PASSAGE GIVEN -

# Blotchy sub printing



## pathfinder (Apr 28, 2011)

Hello all, 
Been a reader here for awhile but this is my first post. Help! I am trying to sub print on nylon fabric but prints are coming out blotchy and faded. I got my paper and ink on ebay, think that may be the problem?
And, can anyone tell me the very best sublimation paper and ink to use with a epsom 1100, and where I can get some?


----------



## FabricWorx (Apr 22, 2011)

Hi,
Very often faded sublimation prints are the result of the fabric not being pure polyester or nylon. If you can, check the composition of the fabric.

Hope this helps solve the problem.


----------



## Shawneshawn (Apr 25, 2011)

Aloha,
I agree with fabricworks, also I would only by sub paper from a reputable company, paper quality is important. As far as sub ink for epson 1100 don't waste your money ,you will spend a small fortune on ink and have never ending problems.buy a printer that is a quality printer made to handle sub ink . You can buy a ricoh 3300 turnkey system for $450.00 and it will come with 100 free sheet of paper.you will spend that much on ink alone for the epson plus you will have a whole lot of problems.I use the ricoh and have had great sucess , the piezo head gel sprinter is in my opinion a great set up for sublimation. Also you might be getting blotched prints due to un even print surface like seams,wrinkels, and such. Make sure nothing is in the way of your total print area, I have had similar problems due to careless preperation
conde systems has a ton of videos on you tube about doing sublimation
I hope this helps you ......... Shawn


----------



## pathfinder (Apr 28, 2011)

Thanks FW,
As far as I know it is 100% nylon, but it is the stretchy stuff, sport jersey I think it's called. The worst colors that blotch up are the dark ink colors like black ink on orange. Man, it looks like I pained it with a sponge. Thanks for the reply.


----------



## pathfinder (Apr 28, 2011)

Thanks Shawn,
I had that feeling, that the 1100 was not going to be good enough. Man, I wish I wasn't such a cheap bas****. I should have joined this forum and asked questions first.
Thanks again, I will look into the ricoh right now.


----------



## FabricWorx (Apr 22, 2011)

pathfinder said:


> Thanks Shawn,
> I had that feeling, that the 1100 was not going to be good enough. Man, I wish I wasn't such a cheap bas****. I should have joined this forum and asked questions first.
> Thanks again, I will look into the ricoh right now.


There is no doubt that the Ricoh printers with subli inks are the better option over the Epson, but no need to beat yourself up about purchasing the Epson 1100. I am sure there are many thousands of people using the Epson printer for sublimation printing (myself one of them & no major problems).

It would be best to follow the earlier advise regarding better quality inks & paper first, then to check the fabric (is it actually suitable for sublimation printing) and then to check pressing times & pressure.
Hope you are able to resolve your problem.


----------



## pathfinder (Apr 28, 2011)

Thanks again FW.
I am wicked disappointed in the results I am getting so far with the workforce 1100 and the paper and ink that I got on ebay.

I'm tempted to try another paper but the ink is too expensive to be buying just to try.
I looked at the GX3300 printer this morning and added it to my wish list, but this time I want to be sure that it will work.

Dataset rows:

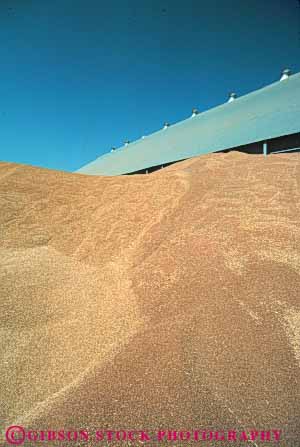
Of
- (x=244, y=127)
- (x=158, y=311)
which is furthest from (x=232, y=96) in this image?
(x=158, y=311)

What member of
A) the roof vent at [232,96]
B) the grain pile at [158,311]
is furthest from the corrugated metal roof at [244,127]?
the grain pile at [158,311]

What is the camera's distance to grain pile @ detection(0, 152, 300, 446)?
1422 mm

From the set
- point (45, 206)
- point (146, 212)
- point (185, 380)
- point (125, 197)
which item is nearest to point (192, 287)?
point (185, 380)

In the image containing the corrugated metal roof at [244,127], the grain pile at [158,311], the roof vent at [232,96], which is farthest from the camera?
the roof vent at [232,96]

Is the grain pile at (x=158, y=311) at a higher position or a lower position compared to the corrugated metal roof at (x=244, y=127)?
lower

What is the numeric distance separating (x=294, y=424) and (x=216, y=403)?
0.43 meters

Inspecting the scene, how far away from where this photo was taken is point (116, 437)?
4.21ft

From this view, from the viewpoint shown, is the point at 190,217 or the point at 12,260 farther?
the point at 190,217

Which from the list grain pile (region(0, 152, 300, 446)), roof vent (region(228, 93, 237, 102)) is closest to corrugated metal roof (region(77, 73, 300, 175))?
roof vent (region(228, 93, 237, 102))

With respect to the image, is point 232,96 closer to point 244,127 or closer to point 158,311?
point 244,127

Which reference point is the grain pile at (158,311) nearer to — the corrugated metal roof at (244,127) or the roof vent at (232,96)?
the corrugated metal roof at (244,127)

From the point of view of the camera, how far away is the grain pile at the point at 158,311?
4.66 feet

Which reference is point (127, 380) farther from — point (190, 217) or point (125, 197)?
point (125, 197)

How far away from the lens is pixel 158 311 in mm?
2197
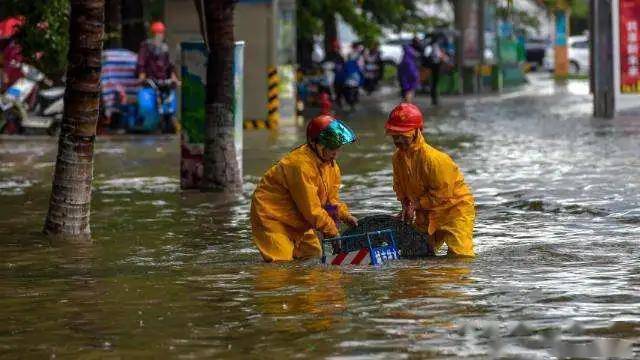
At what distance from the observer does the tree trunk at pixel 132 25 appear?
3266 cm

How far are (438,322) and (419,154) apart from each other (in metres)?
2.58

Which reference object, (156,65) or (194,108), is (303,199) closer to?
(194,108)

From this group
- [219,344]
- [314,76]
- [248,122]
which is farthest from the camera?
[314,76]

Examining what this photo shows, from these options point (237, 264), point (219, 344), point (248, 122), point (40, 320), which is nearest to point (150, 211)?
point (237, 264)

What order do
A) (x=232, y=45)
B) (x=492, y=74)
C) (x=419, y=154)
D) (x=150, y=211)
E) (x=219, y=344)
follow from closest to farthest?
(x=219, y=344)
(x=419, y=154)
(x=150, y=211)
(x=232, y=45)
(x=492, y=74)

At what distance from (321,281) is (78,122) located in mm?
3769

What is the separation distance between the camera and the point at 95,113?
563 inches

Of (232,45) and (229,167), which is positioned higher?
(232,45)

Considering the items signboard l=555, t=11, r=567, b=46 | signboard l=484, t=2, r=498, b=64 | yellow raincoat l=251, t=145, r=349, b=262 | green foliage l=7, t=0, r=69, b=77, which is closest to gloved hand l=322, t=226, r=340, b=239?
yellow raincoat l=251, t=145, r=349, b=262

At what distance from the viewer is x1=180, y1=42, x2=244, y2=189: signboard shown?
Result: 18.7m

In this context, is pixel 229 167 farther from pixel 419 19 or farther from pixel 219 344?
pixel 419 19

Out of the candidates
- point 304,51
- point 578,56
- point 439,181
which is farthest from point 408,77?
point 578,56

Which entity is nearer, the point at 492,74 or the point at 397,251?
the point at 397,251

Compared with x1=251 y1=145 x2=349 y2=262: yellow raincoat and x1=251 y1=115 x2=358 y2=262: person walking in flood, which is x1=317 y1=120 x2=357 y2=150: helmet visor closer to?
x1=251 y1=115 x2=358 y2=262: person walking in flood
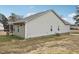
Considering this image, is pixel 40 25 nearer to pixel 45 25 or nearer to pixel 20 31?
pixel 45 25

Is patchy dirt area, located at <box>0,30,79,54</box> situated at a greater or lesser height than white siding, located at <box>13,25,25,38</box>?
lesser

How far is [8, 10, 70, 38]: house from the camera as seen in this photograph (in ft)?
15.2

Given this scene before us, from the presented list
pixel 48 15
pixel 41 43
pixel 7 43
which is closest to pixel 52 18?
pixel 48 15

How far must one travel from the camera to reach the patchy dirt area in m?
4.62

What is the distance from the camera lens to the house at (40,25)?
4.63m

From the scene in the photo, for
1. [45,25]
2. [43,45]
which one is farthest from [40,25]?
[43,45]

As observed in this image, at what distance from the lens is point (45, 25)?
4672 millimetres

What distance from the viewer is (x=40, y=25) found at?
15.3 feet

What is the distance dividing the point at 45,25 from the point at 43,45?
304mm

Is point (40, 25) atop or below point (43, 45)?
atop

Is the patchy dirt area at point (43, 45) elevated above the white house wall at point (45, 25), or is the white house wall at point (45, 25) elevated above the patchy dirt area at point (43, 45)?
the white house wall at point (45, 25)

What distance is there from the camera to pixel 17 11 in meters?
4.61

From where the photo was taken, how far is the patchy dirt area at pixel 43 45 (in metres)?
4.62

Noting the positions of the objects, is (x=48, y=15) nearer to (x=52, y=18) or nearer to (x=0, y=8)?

THE TASKS -
a) Print the part of the forum thread on blotchy prints from "Thanks again FW." to "just to try.".
b) Select every line in the records that contains the word "higher".
These records have no connection to the forum thread about blotchy prints.

FINAL ANSWERS -
a)
Thanks again FW.
I am wicked disappointed in the results I am getting so far with the workforce 1100 and the paper and ink that I got on ebay.

I'm tempted to try another paper but the ink is too expensive to be buying just to try.

b)
Is the grain pile at (x=158, y=311) at a higher position or a lower position compared to the corrugated metal roof at (x=244, y=127)?
Of (232,45) and (229,167), which is positioned higher?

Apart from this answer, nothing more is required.